Brain tumour breakthrough
A new way to tackle brain tumours has been tested successfully in mice by researchers in the US.
The team at Stanford, California, have found a way to trigger the immune system to selectively attack cancer cells but leave healthy brain tissue untouched.
The discovery hinges on a signal called CD47, which brain tumours display on their surfaces.
This is an immune off-switch, which sends out a “don’t eat me” signal that prevents the rogue cells from being destroyed. But by injecting into the bloodstream an artificially-produced antibody to block this CD47 signal, mice engineered to carry otherwise lethal human paediatric brain cancers could be saved.
The animals were given on-going treatment with the drug though, so it's unclear what would have happened if the antibody therapy had been withdrawn.
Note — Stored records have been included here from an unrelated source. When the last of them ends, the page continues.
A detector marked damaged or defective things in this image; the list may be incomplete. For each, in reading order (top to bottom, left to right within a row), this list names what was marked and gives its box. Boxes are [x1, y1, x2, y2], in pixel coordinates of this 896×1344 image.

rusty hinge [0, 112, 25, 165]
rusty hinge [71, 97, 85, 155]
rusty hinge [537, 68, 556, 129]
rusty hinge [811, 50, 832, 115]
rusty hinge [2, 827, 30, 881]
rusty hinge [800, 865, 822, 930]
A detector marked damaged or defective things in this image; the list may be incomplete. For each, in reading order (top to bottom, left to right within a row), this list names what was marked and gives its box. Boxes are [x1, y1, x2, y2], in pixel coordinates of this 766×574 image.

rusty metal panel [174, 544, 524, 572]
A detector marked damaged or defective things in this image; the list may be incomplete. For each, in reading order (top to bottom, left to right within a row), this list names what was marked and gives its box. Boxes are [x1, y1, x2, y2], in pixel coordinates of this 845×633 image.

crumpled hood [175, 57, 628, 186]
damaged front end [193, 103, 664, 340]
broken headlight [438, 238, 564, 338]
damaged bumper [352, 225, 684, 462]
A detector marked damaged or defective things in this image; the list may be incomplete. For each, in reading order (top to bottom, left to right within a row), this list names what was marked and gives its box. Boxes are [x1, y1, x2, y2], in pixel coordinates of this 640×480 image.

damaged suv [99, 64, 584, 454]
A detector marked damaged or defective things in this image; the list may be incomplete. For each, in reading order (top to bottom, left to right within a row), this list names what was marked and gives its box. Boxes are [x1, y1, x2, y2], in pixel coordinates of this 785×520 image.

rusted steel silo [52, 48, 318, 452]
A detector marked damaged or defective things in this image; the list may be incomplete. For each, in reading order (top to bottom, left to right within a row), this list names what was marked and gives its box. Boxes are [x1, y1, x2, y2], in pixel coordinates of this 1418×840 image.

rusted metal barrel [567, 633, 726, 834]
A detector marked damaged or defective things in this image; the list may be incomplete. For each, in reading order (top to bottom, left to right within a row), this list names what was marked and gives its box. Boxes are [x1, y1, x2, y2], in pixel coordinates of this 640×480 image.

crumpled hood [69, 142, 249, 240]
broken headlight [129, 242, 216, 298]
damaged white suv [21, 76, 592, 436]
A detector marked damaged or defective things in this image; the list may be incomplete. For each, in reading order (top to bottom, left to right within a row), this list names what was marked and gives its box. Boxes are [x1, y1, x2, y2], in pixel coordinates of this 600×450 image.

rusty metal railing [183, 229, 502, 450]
If the tumour was merely suppressed, but not eliminated, by the new therapy, then ceasing treatment could see the disease return.
However, Samuel Cheshier, a senior author on the paper in Science Translational Medicine, hints that, in humans, the benefits of the treatment may be even more profound. "In these engineered mice, only parts of the immune system are working. In a human case, with a fully intact immune system, we may see a more powerful, synergistic effect as the other parts of the immune response cooperate."
The team are currently embarking on a full clinical trial, which is in its initial stages. "We should see whether this is working within 1-2 years," says Cheshier.